Trecho selecionado>

De acordo com Caldeira (1997), São Paulo é hoje uma cidade de muros. Uma estética de segurança modela todos os tipos de construção, impondo uma lógica de vigilância e distância como forma de status, mudando o caráter das interações públicas (muros, grades, equipamentos eletrônicos de vigilância e guardas privados armados). Os enclaves fortificados para moradia, trabalho e consumo das classes médias e altas provocam profundas mudanças no cenário social. Os enclaves fortificados mantêm as seguintes características: são propriedades privadas para uso coletivo fisicamente isolados; estão voltados para dentro e não para a rua; são controlados por guardas armados e sistema de segurança privada, pondo as regras de admissão e exclusão em prática; não dependem de um centro urbano com alta densidade.

A publicidade em torno dos enclaves enfatiza a constituição dos padrões de diferenciação social vigentes na sociedade como elementos valorativos no sentido de “quanto mais afastado e seguro, melhores condições de vida”, de “viver apenas entre os iguais”, em uma “convivência sem inconveniência”, ou seja, em regime fechado. A proposta de marketing aponta para um ambiente seguro, oposto ao mundo deteriorado da cidade, permeado por poluição e barulho, confusão e mistura, ou seja, heterogeneidade social e encontros indesejáveis. Desse modo, os condomínios fechados são imaginados e vendidos como um mundo à parte. Logo, isolamento, separação daqueles que são considerados socialmente inferiores (exclusão dos indesejáveis) e, mais ainda, o fator principal que prepondera nos anúncios de vendas é a segurança. “segurança total é crucial para o novo conceito de moradia” (CALDEIRA, 1997, p. 162).

Há, ainda, a amplitude do conceito de segurança, no sentido de serviços domésticos controlados, com mecanismos de controle diversificados, oferecendo um controle completo a fim de erradicar a heterogeneidade social. Diante disso, a autora nos informa o surgimento de novas formas de organizar diferenças sociais e criar segregação em São Paulo, através de barreiras físicas com grades e muros e grandes espaços vazios  que desencorajam aproximação de pedestres; de sistemas de segurança, controle e vigilância; de universos voltados para dentro; na pretensão de serem mundos independentes. Assim estabelecem a relação de evitação com o resto da cidade (CALDEIRA, 1997).

Contudo, os enclaves privados e a segregação que eles produzem negam muitos dos elementos básicos que constituem a experiência moderna da vida pública: a primazia das ruas e sua abertura; a circulação livre de multidões e veículos; os encontros impessoais e anônimos entre pedestres; o lazer e os encontros públicos em ruas e praças; e, sobretudo, a presença de pessoas de diferentes origens sociais circulando e observando os que passam, olhando as vitrines, fazendo compras, frequentando cafés ou bares, tomando parte em manifestações políticas ou usando os espaços que foram, durante muito tempo, desenhados especialmente para o entretenimento das massas, tais como passeios públicos, parques, estádios, pavilhões de exposições (CALDEIRA, 1997).
Caldeira (1997) traz ainda uma comparação entre os enclaves das cidades de São Paulo, Los Angeles e Brasília. A desigualdade sempre esteve presente, no entanto os níveis de desigualdades experimentados em Los Angeles, por exemplo, são bem menores que em São Paulo. Desse modo, nesta tende a ser muito mais sentida.

Dados registrados>
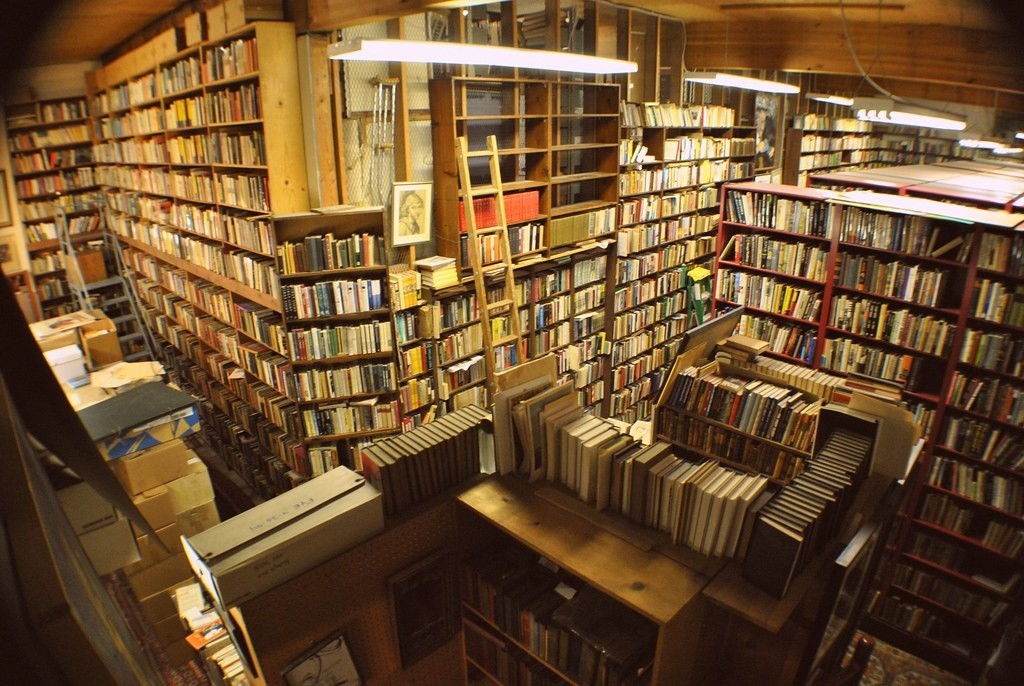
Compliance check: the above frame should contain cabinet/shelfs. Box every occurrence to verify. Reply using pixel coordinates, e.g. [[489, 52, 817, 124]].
[[0, 21, 1024, 521], [711, 180, 1024, 686], [456, 358, 926, 686]]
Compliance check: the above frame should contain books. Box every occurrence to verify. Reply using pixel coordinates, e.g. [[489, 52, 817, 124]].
[[0, 38, 1024, 686]]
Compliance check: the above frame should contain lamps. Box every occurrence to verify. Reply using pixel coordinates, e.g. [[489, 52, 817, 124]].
[[683, 9, 801, 94], [327, 6, 638, 74], [850, 0, 968, 130], [805, 53, 881, 106]]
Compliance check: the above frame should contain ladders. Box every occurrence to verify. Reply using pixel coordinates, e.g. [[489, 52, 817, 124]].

Lista de exercícios>
A) Transcreva do trecho sobre os enclaves fortificados em São Paulo a passagem que começa em "Contudo, os enclaves" e vai até "exposições (CALDEIRA, 1997).", inclusive.
B) Segundo o trecho sobre os enclaves fortificados, qual é o fator principal que prepondera nos anúncios de vendas dos condomínios fechados?

Gabarito>
A)
Contudo, os enclaves privados e a segregação que eles produzem negam muitos dos elementos básicos que constituem a experiência moderna da vida pública: a primazia das ruas e sua abertura; a circulação livre de multidões e veículos; os encontros impessoais e anônimos entre pedestres; o lazer e os encontros públicos em ruas e praças; e, sobretudo, a presença de pessoas de diferentes origens sociais circulando e observando os que passam, olhando as vitrines, fazendo compras, frequentando cafés ou bares, tomando parte em manifestações políticas ou usando os espaços que foram, durante muito tempo, desenhados especialmente para o entretenimento das massas, tais como passeios públicos, parques, estádios, pavilhões de exposições (CALDEIRA, 1997).

B) O fator principal que prepondera nos anúncios de vendas é a segurança.